Like iBird Pro, PlantSnap is a paid app that lets you easily identify plants along your hike. Rather than walking you through identifying a plant on your hike, PlantSnap actually identifies plants for you.

Take a photo of either several undamaged adult leaves or the flower of a plant. PlantSnap then uses an algorithm to identify the plants. As someone who studied field botany in college, I’m astonished at how good this app is. The app does not work with damaged leaves or very young plants but is still amazing to use for the curious hiker.

When hiking, I also enjoy using the “explore” function. When I think I know what a plant is, I search for its name and then read about it.
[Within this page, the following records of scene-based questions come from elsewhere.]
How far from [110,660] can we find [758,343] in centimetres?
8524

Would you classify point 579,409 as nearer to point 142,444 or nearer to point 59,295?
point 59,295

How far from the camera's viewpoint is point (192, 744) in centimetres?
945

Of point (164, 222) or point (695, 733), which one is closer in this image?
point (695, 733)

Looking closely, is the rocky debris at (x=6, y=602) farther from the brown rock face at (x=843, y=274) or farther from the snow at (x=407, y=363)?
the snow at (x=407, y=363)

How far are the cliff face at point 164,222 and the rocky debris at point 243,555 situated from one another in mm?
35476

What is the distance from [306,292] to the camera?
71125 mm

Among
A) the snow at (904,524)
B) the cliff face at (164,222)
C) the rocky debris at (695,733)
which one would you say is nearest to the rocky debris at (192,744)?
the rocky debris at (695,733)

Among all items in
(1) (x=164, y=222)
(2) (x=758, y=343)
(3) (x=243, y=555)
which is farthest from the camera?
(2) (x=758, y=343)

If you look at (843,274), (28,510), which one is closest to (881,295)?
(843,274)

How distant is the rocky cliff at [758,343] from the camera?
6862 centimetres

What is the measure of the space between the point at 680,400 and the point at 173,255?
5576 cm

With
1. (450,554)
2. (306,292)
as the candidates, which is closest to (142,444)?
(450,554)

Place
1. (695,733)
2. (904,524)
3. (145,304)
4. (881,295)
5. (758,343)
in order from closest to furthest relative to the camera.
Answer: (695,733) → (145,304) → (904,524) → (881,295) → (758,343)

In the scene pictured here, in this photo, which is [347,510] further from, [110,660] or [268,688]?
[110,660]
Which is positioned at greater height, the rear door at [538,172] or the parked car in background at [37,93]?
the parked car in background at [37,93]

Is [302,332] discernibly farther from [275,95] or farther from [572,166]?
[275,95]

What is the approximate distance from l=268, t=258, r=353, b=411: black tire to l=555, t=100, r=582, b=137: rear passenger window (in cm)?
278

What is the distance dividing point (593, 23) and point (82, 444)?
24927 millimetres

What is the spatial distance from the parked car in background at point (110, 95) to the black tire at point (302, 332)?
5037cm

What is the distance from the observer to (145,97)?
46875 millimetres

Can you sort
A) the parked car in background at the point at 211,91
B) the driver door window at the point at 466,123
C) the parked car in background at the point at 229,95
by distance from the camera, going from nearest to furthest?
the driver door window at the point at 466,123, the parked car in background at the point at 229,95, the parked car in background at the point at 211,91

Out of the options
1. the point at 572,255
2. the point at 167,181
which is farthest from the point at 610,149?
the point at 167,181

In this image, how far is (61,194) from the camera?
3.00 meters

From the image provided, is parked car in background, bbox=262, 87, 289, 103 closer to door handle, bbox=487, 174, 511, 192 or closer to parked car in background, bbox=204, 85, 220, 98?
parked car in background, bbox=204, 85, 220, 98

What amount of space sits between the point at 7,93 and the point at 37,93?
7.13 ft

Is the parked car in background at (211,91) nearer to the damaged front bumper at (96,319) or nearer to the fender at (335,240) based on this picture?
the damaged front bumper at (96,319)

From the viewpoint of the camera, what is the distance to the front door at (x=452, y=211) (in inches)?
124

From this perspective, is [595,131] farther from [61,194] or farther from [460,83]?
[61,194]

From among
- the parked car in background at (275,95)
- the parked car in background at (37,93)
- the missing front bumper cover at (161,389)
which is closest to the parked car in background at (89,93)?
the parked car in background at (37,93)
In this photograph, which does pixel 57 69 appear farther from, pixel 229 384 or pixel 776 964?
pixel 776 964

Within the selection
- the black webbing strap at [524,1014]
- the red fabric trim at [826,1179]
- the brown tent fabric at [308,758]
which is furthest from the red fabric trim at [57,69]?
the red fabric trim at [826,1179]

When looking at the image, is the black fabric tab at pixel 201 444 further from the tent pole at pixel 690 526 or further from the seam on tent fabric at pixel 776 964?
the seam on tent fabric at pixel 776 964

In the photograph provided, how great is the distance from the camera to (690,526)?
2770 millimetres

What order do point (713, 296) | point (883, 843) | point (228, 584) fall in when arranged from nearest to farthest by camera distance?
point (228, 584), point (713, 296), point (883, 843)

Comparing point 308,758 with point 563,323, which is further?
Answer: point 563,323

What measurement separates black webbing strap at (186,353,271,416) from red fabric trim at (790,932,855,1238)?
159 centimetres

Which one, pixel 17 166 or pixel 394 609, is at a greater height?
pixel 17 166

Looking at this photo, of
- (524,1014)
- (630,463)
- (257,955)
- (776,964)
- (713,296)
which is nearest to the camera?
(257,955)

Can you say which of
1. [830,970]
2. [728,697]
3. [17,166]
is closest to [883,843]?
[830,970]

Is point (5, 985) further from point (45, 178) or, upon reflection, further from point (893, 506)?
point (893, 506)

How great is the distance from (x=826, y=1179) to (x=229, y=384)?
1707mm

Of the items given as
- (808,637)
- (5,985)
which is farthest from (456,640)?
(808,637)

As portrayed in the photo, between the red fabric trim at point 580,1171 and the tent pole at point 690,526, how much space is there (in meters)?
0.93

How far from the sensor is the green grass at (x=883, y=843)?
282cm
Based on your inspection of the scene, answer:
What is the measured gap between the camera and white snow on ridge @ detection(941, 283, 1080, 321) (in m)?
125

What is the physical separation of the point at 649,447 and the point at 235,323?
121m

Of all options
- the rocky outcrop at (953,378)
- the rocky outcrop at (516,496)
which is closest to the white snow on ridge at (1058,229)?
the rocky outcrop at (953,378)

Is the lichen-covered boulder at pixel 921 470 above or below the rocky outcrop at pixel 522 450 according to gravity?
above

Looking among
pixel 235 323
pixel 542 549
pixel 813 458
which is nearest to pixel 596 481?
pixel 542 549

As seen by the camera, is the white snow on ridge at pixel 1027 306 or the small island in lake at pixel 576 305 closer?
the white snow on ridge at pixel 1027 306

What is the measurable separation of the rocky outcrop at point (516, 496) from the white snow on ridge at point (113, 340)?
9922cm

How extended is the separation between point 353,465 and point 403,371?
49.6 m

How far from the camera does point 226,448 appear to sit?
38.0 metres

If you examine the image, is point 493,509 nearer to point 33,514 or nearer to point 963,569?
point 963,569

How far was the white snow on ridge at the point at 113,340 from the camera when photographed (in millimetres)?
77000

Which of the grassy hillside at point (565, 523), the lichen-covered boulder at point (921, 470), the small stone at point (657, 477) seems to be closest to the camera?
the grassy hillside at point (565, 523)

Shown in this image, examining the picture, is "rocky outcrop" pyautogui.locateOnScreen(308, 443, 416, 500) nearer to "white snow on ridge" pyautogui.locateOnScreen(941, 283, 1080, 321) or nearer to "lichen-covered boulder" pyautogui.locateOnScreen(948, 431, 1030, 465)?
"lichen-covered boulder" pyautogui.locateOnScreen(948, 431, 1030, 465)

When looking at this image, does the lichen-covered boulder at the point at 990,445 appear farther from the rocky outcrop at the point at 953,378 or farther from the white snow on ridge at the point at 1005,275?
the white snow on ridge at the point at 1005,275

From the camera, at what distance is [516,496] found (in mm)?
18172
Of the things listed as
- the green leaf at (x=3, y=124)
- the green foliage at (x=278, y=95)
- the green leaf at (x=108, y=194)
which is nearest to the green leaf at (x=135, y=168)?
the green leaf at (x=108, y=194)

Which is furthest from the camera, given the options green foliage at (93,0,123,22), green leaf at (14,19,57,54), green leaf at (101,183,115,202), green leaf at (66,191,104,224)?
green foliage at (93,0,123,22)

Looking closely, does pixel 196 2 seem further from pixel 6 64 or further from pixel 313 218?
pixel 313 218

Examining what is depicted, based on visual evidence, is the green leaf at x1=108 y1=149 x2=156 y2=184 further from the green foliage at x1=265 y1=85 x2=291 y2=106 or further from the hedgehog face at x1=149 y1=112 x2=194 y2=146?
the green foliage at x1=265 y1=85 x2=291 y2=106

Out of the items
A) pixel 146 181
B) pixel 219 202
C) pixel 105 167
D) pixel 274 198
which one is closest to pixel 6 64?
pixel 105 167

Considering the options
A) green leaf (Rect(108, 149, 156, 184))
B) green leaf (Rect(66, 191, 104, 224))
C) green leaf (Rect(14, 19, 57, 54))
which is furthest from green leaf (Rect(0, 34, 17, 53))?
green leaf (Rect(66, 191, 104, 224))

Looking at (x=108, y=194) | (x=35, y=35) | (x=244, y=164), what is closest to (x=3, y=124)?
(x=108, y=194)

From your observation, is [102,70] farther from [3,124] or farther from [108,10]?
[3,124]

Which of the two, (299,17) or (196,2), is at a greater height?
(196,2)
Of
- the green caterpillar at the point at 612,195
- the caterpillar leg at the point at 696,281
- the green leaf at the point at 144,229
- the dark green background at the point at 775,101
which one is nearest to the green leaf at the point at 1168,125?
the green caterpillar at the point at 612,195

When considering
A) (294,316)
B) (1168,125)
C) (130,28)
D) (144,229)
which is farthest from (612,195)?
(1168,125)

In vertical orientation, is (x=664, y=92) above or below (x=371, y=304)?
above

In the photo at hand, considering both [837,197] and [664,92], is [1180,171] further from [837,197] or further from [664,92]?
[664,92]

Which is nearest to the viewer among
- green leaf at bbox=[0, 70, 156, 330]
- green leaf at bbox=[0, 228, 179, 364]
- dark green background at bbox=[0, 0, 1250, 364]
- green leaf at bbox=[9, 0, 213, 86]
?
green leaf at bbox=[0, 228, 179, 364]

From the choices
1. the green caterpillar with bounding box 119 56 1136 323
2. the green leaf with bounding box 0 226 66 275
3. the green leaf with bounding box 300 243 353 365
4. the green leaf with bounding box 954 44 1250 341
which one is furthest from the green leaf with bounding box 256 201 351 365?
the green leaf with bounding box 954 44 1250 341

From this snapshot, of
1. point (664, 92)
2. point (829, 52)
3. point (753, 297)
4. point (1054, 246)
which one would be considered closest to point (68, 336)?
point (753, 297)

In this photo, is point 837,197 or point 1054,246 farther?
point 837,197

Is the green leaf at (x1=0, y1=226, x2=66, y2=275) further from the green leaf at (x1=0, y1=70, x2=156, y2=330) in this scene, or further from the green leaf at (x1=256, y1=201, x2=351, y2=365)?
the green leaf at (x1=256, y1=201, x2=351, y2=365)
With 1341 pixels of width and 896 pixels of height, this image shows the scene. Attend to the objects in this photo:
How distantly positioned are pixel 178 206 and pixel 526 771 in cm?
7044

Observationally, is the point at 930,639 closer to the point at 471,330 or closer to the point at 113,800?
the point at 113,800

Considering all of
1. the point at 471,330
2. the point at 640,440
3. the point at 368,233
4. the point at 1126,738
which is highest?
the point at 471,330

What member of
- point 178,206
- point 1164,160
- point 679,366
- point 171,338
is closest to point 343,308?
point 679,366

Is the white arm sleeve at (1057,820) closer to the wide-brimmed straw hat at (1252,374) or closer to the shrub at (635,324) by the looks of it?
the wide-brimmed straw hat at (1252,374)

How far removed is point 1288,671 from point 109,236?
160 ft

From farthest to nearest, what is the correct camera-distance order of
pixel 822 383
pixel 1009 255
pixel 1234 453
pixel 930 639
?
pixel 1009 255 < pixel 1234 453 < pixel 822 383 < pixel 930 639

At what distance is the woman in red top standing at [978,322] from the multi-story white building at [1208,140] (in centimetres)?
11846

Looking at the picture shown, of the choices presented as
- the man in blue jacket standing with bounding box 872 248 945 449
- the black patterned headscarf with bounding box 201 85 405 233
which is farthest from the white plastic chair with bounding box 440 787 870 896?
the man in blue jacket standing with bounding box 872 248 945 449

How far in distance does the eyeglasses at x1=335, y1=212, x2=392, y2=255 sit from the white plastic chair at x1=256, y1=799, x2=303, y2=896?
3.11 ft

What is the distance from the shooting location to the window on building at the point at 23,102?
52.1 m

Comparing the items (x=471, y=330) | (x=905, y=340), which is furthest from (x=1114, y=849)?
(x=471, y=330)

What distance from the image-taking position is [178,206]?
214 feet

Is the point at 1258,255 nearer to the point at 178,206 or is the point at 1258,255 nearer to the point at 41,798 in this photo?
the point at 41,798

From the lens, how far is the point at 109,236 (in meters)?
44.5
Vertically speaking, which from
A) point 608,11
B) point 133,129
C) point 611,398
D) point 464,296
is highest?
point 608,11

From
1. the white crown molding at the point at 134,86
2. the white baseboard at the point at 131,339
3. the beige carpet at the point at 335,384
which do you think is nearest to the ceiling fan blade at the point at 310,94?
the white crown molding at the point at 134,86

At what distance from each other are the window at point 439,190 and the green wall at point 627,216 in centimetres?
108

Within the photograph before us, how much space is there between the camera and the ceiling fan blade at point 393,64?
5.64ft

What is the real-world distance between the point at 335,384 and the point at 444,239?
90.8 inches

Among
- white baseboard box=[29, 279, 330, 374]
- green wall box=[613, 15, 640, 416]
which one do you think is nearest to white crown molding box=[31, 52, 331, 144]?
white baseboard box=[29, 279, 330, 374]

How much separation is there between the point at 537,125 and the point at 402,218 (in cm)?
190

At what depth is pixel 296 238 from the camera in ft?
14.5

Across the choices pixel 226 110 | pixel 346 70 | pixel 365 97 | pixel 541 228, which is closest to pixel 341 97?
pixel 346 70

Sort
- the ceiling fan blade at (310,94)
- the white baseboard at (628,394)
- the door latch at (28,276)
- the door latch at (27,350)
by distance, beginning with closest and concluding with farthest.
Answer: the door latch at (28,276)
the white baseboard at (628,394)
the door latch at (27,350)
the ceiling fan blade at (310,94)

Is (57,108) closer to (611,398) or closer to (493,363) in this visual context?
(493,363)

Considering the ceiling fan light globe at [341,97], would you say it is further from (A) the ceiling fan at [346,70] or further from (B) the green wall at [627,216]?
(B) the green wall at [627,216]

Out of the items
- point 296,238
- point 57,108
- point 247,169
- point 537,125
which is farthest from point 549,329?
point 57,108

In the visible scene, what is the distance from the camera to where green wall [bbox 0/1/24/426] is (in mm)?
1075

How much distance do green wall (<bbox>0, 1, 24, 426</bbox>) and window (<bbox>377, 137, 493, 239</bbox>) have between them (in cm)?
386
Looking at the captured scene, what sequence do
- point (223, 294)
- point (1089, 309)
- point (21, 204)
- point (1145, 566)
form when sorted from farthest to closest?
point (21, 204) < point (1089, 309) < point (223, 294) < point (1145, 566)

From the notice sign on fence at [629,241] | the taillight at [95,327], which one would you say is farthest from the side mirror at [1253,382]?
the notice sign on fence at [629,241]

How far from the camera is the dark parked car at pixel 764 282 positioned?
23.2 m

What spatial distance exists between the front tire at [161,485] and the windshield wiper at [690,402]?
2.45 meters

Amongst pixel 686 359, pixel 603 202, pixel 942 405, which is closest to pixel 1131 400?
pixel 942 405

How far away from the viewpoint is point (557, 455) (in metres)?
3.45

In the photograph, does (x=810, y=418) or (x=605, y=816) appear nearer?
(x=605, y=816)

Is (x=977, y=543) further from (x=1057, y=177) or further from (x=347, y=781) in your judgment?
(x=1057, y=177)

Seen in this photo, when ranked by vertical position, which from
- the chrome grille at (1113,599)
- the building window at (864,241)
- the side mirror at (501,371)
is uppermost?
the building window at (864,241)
If I’m still not sure, I can check my work using the photograph identification option that’s central to the app. This helps me keep learning more about plant identification.

Unlike iBird Pro, PlantSnap does need an Internet connection to work. If I want to avoid pesky notifications but keep using PlantSnap, I just keep my phone on Airplane Mode until I find a plant to photograph. In other situations, I will take photos of plants during my hike without the Internet, then identify them on PlantSnap later.

You never know, PlantSnap might save your life – there are plants out in the wilderness that can remove arsenic from water!

 

Other Awesome Hiking Apps Out There

There are literally hundreds of apps that make hiking more educational, fun, and safe. When hiking in Colorado’s wilderness, I often rely on the high-end Topo Maps app (iOS only) to drop pins and navigate terrain using official USGS topographic maps.

The mobile SOAP note (iOS only) allows me to keep careful medical records in the event of an accident in the wilderness, and other apps are geared towards finding specific rock climbing areas or peaks to climb.

What are the best hiking apps on your phone?